# ayuda elección de estudios superior



## kdm (May 1, 2011)

hola a todos tengo 24 años y en su día finalice grado medio de electrónica, me gusto y lo saque bien, empece el superior de sistemas de telecomunicacion e informaticos y lo deje me gustaba y tal pero vi demasiada informatica y programación total que ahora he visto el de desarrollo de productos electrónico y me interesa mas pero informandome he visto que lo van a modificar digamos dejara de ser "diseño" para "reparar" lo que me tira para atrás es que si lo cambian sera por algo ¿poca salida laboral?¿mal ciclo o malos créditos? nose he mirado fp's y es o este o telecos, no me gustaria sacarmerlo para que no valiera para nada por otro lado si lo acabara seguiría formandome asi que tendría este ciclo que me gusta,volviendo al tema laboral se que esta difícil en españa pero bueno sera cuestión de ponerle empeño ¿como os va a vosotros?
mil gracias


----------



## dayo (May 5, 2011)

Ok. Estudio 7 semestre de ingenieria en telecomunicaciones y te dire lo que pienso a pesar de tener poca experiencia.

Como absolutamente todo en la vida depende de donde te encuentres, de tu ambiente. España tiene fama de tener unas de las universidades mas difciles en materias de tecnologia (telecomunicaciones, electrica) y la mayoria de los que estan contentos es porque se fueron de ahi, tan simple como eso, pero en verdad no vivo ahi por tanto *"NO SE"*....

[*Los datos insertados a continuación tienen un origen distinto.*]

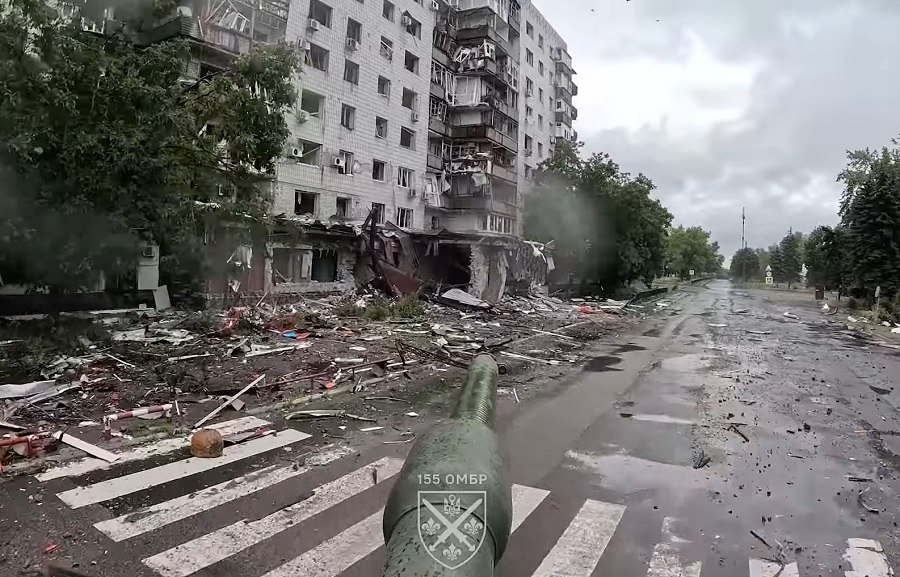 Військові показали, як з висоти пташиного польоту виглядає Покровськ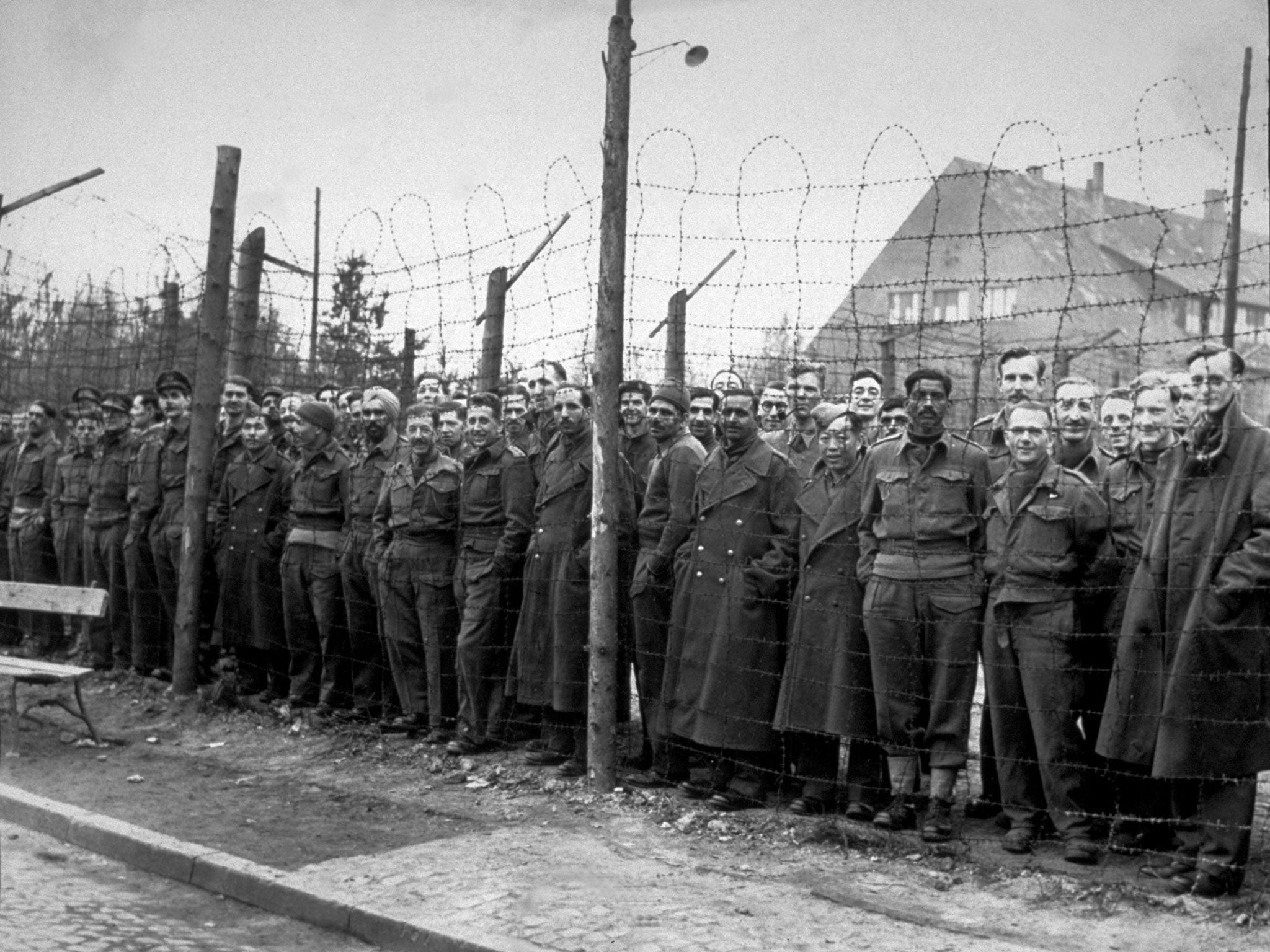 1945: British officers liberated by the 9th Army from Brunswick Oflag 79, the largest British officers' camp in Germany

La carrera: La carrera de ing en teleco es jodida, jodida de cojones, al principio es igual de dificil que  ing electrica o electronica pero despues es aun mas dificil porque te toca materias como sistemas de comunicaciones o antenas y son materias que tienen una matematica "abstracta" . Por ejemplo:  para cualquiera una antena es una vara de aluminio pero para nosostros representa desde ecuaciones de maxwell hasta vectores de poynting y mucho mas alla.

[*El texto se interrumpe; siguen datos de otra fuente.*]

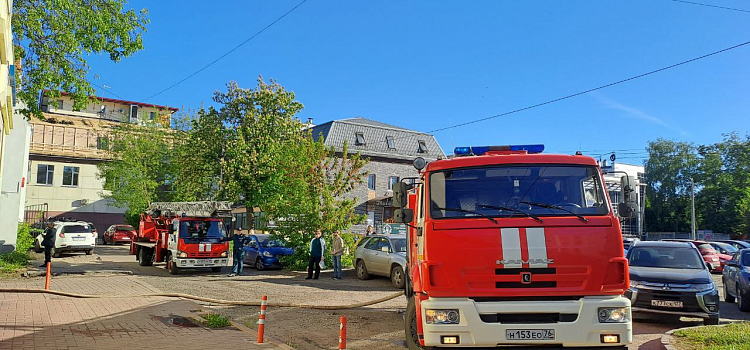 В центре Ярославля из-за пожара эвакуировали офисы и известный ресторан_273315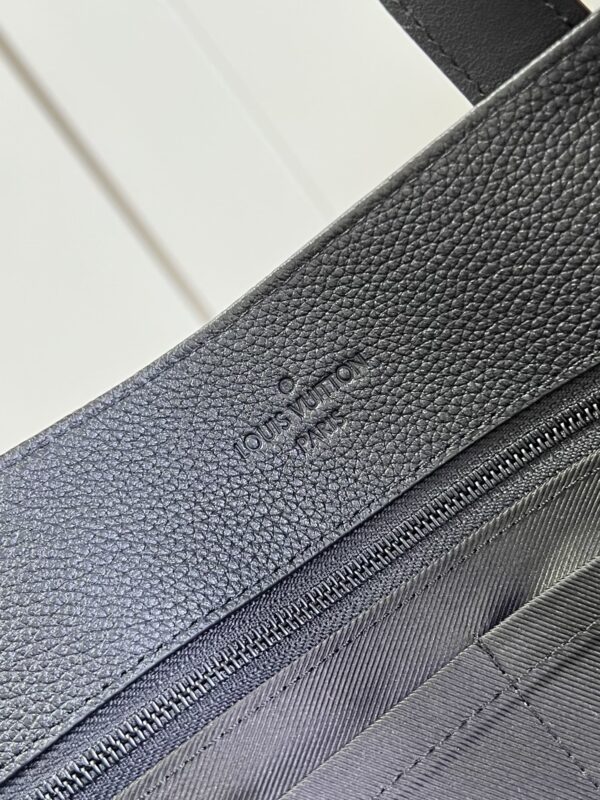 Louis Vuitton Fastline Tote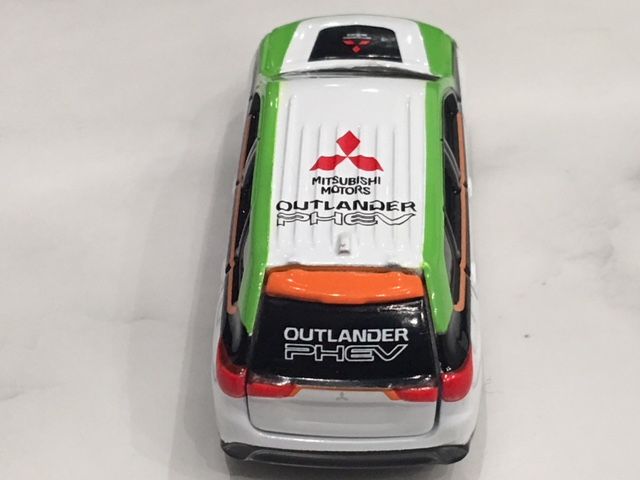 トイザらスオリジナル 三菱アウトランダーPHEV アジアクロス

Ayer mismo me qued desde las 930 de la mañana hasta las 7 de la noche (muy enserio).

En verdad teleco es como el resto de las carreras, el que sirve, sirve.

Ahora bien, la otra carrera esa de diseño en nosequemas, *"personalmente"* no la recomendaria, esas carreras de nombres tan comerciales no tienen misiones, solo es para sacar lo maximo que puedan en dinero y despues para afuera.

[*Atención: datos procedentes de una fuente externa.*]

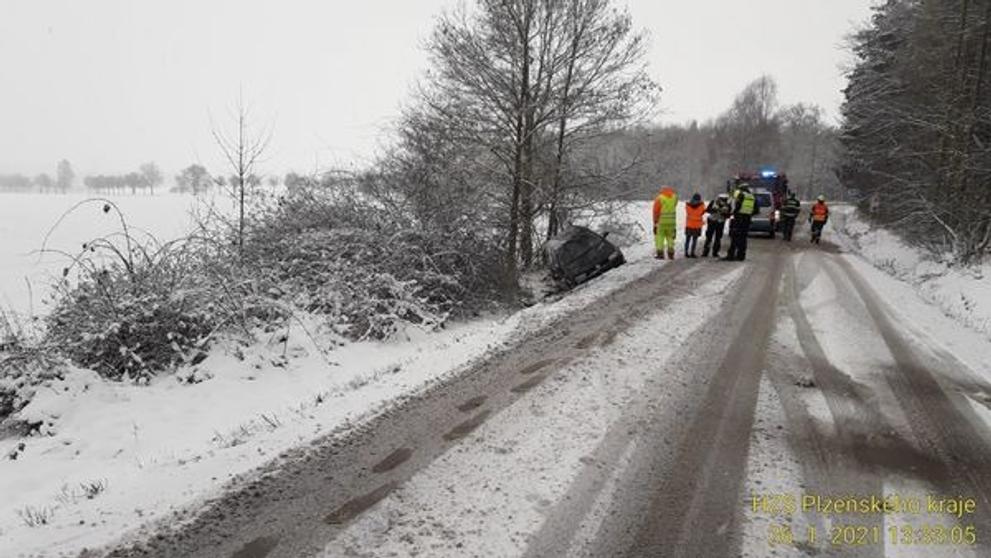 Dopravní nehoda u Starého Plzence - 1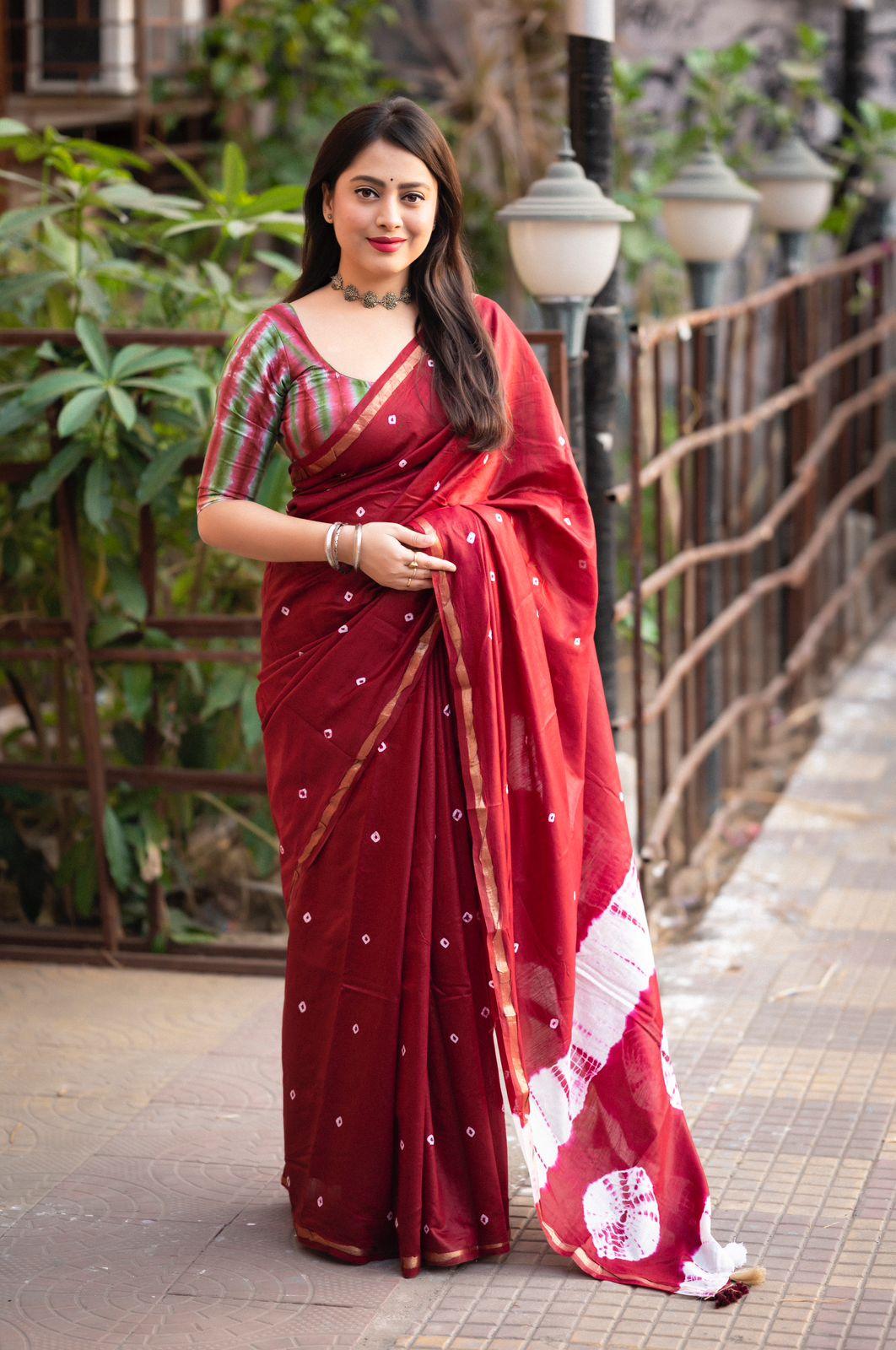 Maroon Chanderi Cotton Block Print Saree with Unstitched Blouse - Hiral Fashion | Swadesiicart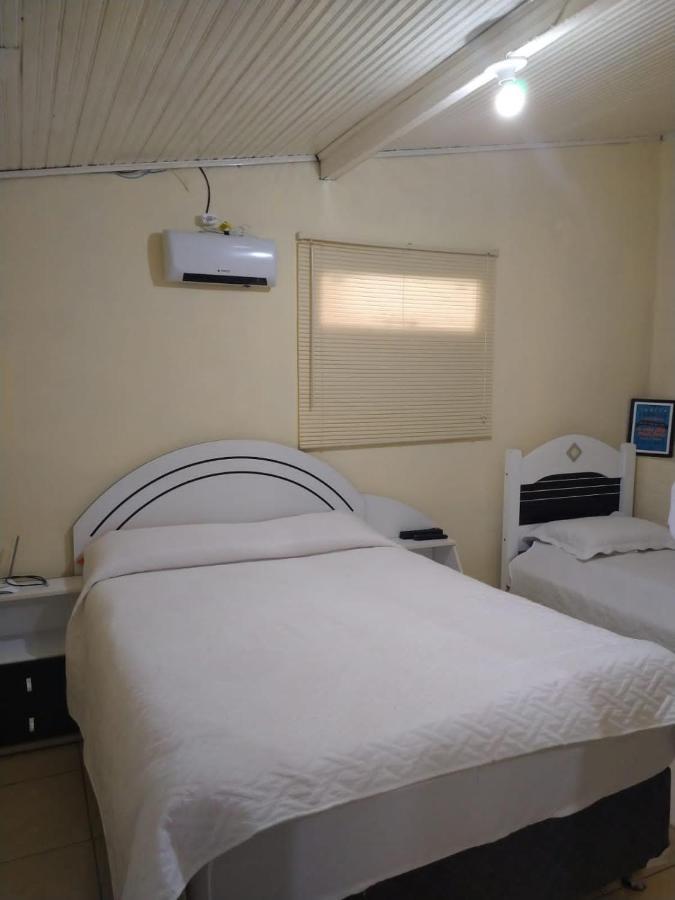 Casa Para Trabalhadores-5 Hospedes 拉热斯 外观 照片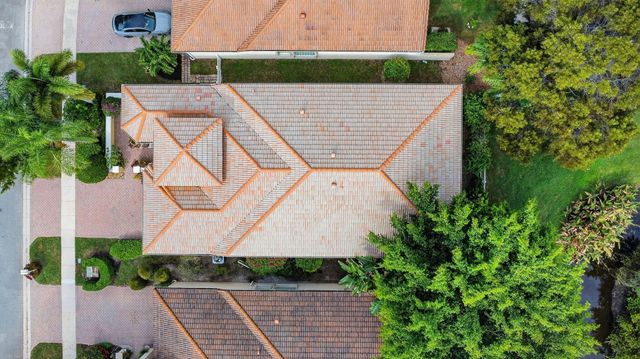 1848 Via Castello, Wellington, FL 33411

Te dejo estos enlaces que me parece perfecto no solo para usted sino para todos lo que quieran estudiar teleco ( o cualquier otra ingenieria *"dificil"*):

http://http://www.foroteleco.com/forum/estudiantes/1027-volverias-estudiar-teleco.html

http://http://es.scribd.com/doc/7045051/Teleco-Segun-Un-Teleco-Por-Karpov-Para-Foroteleco

http://http://www.foroteleco.com/forum/futuros-estudiantes/4914-teleco-seg-n-un-teleco-ahora-en-serio.html

Saludos a todos.


----------



## MacPerez (May 9, 2011)

Yo también estoy interesado en los ciclos medios o fps y también en los superiores, siempre y cuando sean de la rama de electrónica.

¿Alguien que los esté cursando nos podría contar un poco?


¡Gracias!


----------